● Task item
Reprint every line of the data, keeping each character intact.

::::::::::

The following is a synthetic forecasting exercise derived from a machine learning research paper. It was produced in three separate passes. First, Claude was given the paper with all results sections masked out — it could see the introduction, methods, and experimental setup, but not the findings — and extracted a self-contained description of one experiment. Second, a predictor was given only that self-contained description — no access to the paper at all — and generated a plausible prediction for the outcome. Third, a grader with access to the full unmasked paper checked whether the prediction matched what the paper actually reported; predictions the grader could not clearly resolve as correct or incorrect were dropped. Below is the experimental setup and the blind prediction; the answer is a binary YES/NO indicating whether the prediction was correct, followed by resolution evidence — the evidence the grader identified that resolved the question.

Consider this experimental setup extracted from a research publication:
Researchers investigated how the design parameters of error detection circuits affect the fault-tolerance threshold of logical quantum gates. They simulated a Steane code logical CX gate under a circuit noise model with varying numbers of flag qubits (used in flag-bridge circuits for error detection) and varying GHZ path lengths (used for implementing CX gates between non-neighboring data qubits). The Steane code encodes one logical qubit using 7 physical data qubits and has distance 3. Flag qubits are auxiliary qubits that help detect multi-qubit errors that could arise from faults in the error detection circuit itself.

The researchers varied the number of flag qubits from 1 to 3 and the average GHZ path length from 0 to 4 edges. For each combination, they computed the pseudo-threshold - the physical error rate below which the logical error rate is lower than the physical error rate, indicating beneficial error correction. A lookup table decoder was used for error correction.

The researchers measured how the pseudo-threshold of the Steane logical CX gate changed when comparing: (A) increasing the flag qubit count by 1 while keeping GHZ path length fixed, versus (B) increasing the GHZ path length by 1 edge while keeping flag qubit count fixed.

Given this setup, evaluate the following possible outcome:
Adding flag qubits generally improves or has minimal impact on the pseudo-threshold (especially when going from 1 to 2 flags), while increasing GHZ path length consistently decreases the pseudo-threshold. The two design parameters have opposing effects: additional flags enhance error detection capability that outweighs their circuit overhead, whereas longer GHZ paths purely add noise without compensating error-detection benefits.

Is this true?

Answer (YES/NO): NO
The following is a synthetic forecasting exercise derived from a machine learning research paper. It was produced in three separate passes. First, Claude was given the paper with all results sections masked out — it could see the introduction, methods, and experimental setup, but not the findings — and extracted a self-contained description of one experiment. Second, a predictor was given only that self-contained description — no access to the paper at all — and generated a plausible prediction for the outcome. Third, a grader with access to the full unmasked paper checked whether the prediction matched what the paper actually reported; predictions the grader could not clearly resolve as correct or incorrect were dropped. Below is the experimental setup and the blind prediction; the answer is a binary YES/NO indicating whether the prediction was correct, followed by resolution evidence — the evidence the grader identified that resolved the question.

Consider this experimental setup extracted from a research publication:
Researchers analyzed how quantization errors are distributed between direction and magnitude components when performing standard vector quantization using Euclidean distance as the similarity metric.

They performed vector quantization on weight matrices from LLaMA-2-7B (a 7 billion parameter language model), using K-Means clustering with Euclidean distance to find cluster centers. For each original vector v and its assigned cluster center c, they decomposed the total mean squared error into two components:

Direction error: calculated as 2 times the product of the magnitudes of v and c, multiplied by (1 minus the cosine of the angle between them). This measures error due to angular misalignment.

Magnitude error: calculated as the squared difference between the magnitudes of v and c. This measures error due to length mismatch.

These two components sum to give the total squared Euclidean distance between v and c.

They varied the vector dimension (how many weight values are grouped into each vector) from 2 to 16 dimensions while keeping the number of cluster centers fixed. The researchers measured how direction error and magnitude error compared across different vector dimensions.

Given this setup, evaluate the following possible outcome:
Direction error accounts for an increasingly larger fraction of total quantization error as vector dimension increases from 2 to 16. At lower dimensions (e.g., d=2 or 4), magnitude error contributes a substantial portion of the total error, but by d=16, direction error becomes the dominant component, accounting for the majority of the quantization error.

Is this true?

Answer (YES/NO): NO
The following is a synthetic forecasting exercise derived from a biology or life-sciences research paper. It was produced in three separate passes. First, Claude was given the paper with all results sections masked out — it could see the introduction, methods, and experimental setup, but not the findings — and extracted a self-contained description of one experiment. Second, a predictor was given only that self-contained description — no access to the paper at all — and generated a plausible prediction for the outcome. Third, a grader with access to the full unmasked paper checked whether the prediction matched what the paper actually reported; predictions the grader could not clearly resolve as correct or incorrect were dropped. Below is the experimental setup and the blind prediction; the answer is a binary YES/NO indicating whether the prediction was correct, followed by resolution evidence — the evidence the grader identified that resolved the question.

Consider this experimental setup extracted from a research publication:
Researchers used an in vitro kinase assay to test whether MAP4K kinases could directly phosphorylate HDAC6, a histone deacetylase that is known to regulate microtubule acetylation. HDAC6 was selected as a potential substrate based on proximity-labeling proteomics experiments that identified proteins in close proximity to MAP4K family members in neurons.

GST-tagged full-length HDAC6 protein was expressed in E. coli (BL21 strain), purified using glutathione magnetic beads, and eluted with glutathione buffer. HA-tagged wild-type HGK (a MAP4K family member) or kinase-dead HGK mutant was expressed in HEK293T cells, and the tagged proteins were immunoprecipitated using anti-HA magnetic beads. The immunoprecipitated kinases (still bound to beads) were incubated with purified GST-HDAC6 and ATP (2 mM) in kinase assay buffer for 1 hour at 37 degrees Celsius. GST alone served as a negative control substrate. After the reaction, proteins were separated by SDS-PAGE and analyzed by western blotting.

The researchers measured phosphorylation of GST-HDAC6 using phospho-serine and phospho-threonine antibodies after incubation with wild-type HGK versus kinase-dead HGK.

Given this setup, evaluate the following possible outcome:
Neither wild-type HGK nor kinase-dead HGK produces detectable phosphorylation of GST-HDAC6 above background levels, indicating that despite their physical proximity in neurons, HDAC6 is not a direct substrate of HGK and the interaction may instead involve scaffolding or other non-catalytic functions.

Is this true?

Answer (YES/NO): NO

::::::::::

● Response to this task
The following is a synthetic forecasting exercise derived from a machine learning research paper. It was produced in three separate passes. First, Claude was given the paper with all results sections masked out — it could see the introduction, methods, and experimental setup, but not the findings — and extracted a self-contained description of one experiment. Second, a predictor was given only that self-contained description — no access to the paper at all — and generated a plausible prediction for the outcome. Third, a grader with access to the full unmasked paper checked whether the prediction matched what the paper actually reported; predictions the grader could not clearly resolve as correct or incorrect were dropped. Below is the experimental setup and the blind prediction; the answer is a binary YES/NO indicating whether the prediction was correct, followed by resolution evidence — the evidence the grader identified that resolved the question.

Consider this experimental setup extracted from a research publication:
Researchers investigated how the design parameters of error detection circuits affect the fault-tolerance threshold of logical quantum gates. They simulated a Steane code logical CX gate under a circuit noise model with varying numbers of flag qubits (used in flag-bridge circuits for error detection) and varying GHZ path lengths (used for implementing CX gates between non-neighboring data qubits). The Steane code encodes one logical qubit using 7 physical data qubits and has distance 3. Flag qubits are auxiliary qubits that help detect multi-qubit errors that could arise from faults in the error detection circuit itself.

The researchers varied the number of flag qubits from 1 to 3 and the average GHZ path length from 0 to 4 edges. For each combination, they computed the pseudo-threshold - the physical error rate below which the logical error rate is lower than the physical error rate, indicating beneficial error correction. A lookup table decoder was used for error correction.

The researchers measured how the pseudo-threshold of the Steane logical CX gate changed when comparing: (A) increasing the flag qubit count by 1 while keeping GHZ path length fixed, versus (B) increasing the GHZ path length by 1 edge while keeping flag qubit count fixed.

Given this setup, evaluate the following possible outcome:
Adding flag qubits generally improves or has minimal impact on the pseudo-threshold (especially when going from 1 to 2 flags), while increasing GHZ path length consistently decreases the pseudo-threshold. The two design parameters have opposing effects: additional flags enhance error detection capability that outweighs their circuit overhead, whereas longer GHZ paths purely add noise without compensating error-detection benefits.

Is this true?

Answer (YES/NO): NO
The following is a synthetic forecasting exercise derived from a machine learning research paper. It was produced in three separate passes. First, Claude was given the paper with all results sections masked out — it could see the introduction, methods, and experimental setup, but not the findings — and extracted a self-contained description of one experiment. Second, a predictor was given only that self-contained description — no access to the paper at all — and generated a plausible prediction for the outcome. Third, a grader with access to the full unmasked paper checked whether the prediction matched what the paper actually reported; predictions the grader could not clearly resolve as correct or incorrect were dropped. Below is the experimental setup and the blind prediction; the answer is a binary YES/NO indicating whether the prediction was correct, followed by resolution evidence — the evidence the grader identified that resolved the question.

Consider this experimental setup extracted from a research publication:
Researchers analyzed how quantization errors are distributed between direction and magnitude components when performing standard vector quantization using Euclidean distance as the similarity metric.

They performed vector quantization on weight matrices from LLaMA-2-7B (a 7 billion parameter language model), using K-Means clustering with Euclidean distance to find cluster centers. For each original vector v and its assigned cluster center c, they decomposed the total mean squared error into two components:

Direction error: calculated as 2 times the product of the magnitudes of v and c, multiplied by (1 minus the cosine of the angle between them). This measures error due to angular misalignment.

Magnitude error: calculated as the squared difference between the magnitudes of v and c. This measures error due to length mismatch.

These two components sum to give the total squared Euclidean distance between v and c.

They varied the vector dimension (how many weight values are grouped into each vector) from 2 to 16 dimensions while keeping the number of cluster centers fixed. The researchers measured how direction error and magnitude error compared across different vector dimensions.

Given this setup, evaluate the following possible outcome:
Direction error accounts for an increasingly larger fraction of total quantization error as vector dimension increases from 2 to 16. At lower dimensions (e.g., d=2 or 4), magnitude error contributes a substantial portion of the total error, but by d=16, direction error becomes the dominant component, accounting for the majority of the quantization error.

Is this true?

Answer (YES/NO): NO
The following is a synthetic forecasting exercise derived from a biology or life-sciences research paper. It was produced in three separate passes. First, Claude was given the paper with all results sections masked out — it could see the introduction, methods, and experimental setup, but not the findings — and extracted a self-contained description of one experiment. Second, a predictor was given only that self-contained description — no access to the paper at all — and generated a plausible prediction for the outcome. Third, a grader with access to the full unmasked paper checked whether the prediction matched what the paper actually reported; predictions the grader could not clearly resolve as correct or incorrect were dropped. Below is the experimental setup and the blind prediction; the answer is a binary YES/NO indicating whether the prediction was correct, followed by resolution evidence — the evidence the grader identified that resolved the question.

Consider this experimental setup extracted from a research publication:
Researchers used an in vitro kinase assay to test whether MAP4K kinases could directly phosphorylate HDAC6, a histone deacetylase that is known to regulate microtubule acetylation. HDAC6 was selected as a potential substrate based on proximity-labeling proteomics experiments that identified proteins in close proximity to MAP4K family members in neurons.

GST-tagged full-length HDAC6 protein was expressed in E. coli (BL21 strain), purified using glutathione magnetic beads, and eluted with glutathione buffer. HA-tagged wild-type HGK (a MAP4K family member) or kinase-dead HGK mutant was expressed in HEK293T cells, and the tagged proteins were immunoprecipitated using anti-HA magnetic beads. The immunoprecipitated kinases (still bound to beads) were incubated with purified GST-HDAC6 and ATP (2 mM) in kinase assay buffer for 1 hour at 37 degrees Celsius. GST alone served as a negative control substrate. After the reaction, proteins were separated by SDS-PAGE and analyzed by western blotting.

The researchers measured phosphorylation of GST-HDAC6 using phospho-serine and phospho-threonine antibodies after incubation with wild-type HGK versus kinase-dead HGK.

Given this setup, evaluate the following possible outcome:
Neither wild-type HGK nor kinase-dead HGK produces detectable phosphorylation of GST-HDAC6 above background levels, indicating that despite their physical proximity in neurons, HDAC6 is not a direct substrate of HGK and the interaction may instead involve scaffolding or other non-catalytic functions.

Is this true?

Answer (YES/NO): NO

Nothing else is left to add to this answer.